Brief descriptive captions

◆ ◆ ◆ ◆ ◆

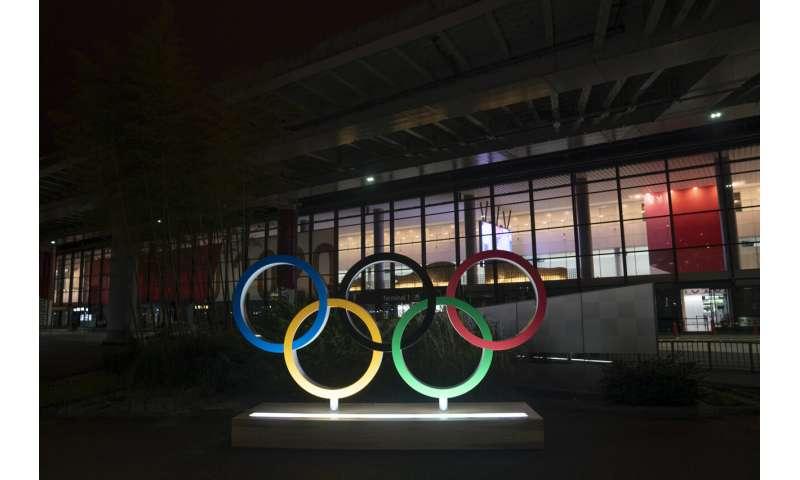 De Olympische evenwichtsoefening op het gebied van veiligheid in Japan laat maar weinigen tevreden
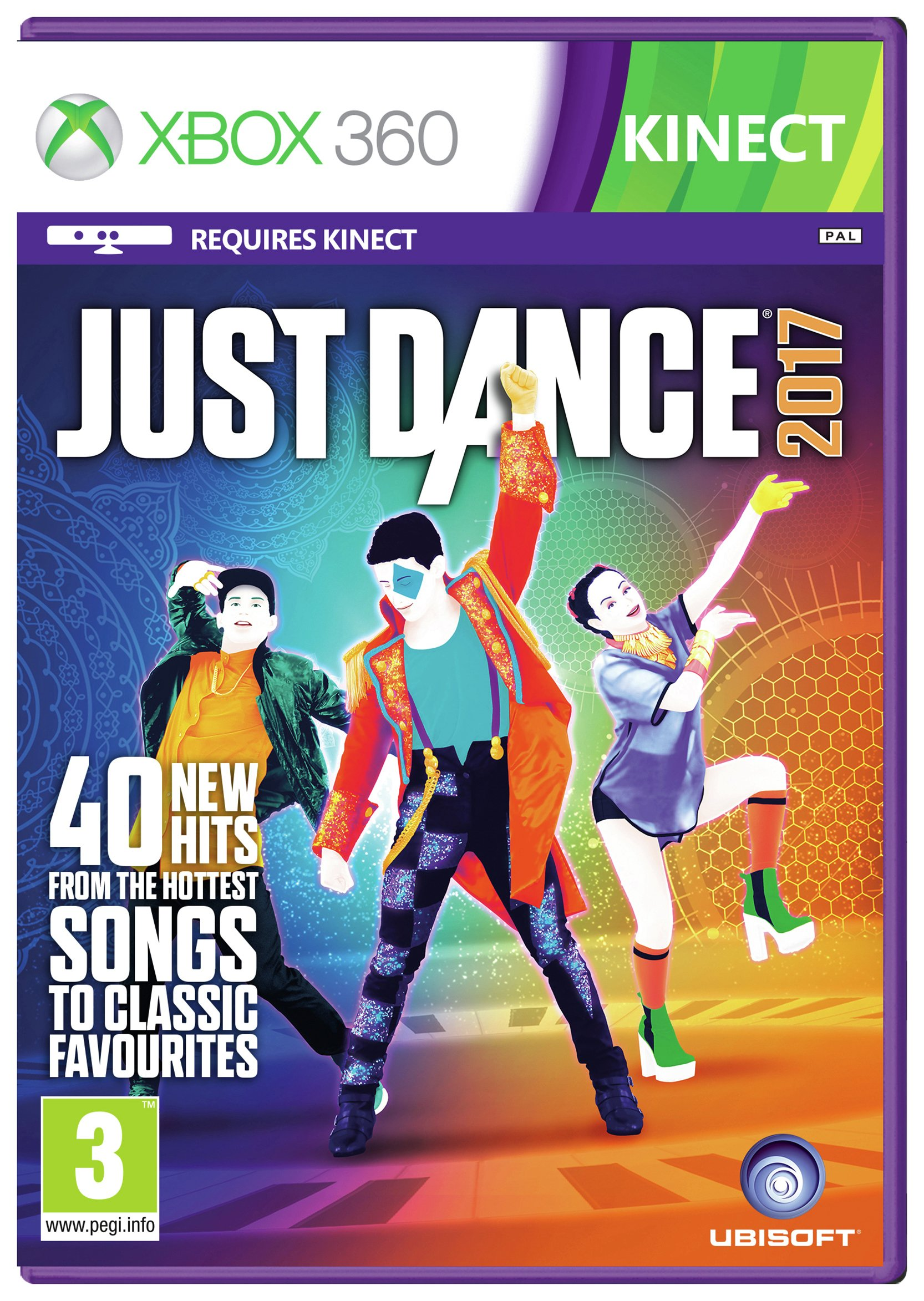 Just Dance 2017 - Xbox - 360 Game. lowest price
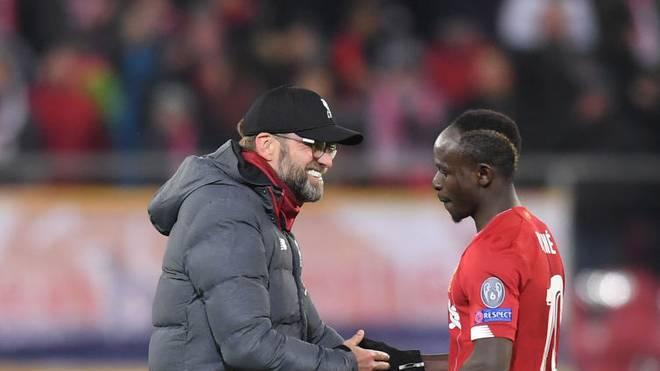 Sadio Mané (r.) traf zur Führung für Liverpool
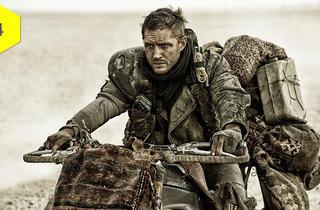 Mad Max: Furia en la carretera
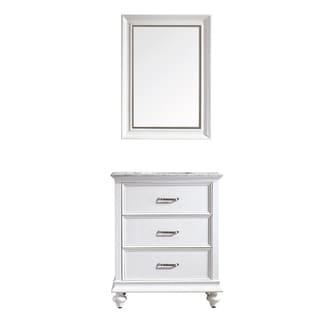 Vinnova Venice 30-inch White Single Vanity with Carrara White Marble Top, and Mirror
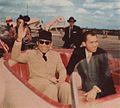 Sukarno and Richard Nixon, Presiden Soekarno di Amerika Serikat, p12.jpg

◆ ◆ ◆ ◆ ◆

• **TASK TO CARRY OUT**: The entries must be repeated exactly. Leave the images out.

• **ANSWER**:
 De Olympische evenwichtsoefening op het gebied van veiligheid in Japan laat maar weinigen tevreden
 Just Dance 2017 - Xbox - 360 Game. lowest price
 Sadio Mané (r.) traf zur Führung für Liverpool
 Mad Max: Furia en la carretera
 Vinnova Venice 30-inch White Single Vanity with Carrara White Marble Top, and Mirror
 Sukarno and Richard Nixon, Presiden Soekarno di Amerika Serikat, p12.jpg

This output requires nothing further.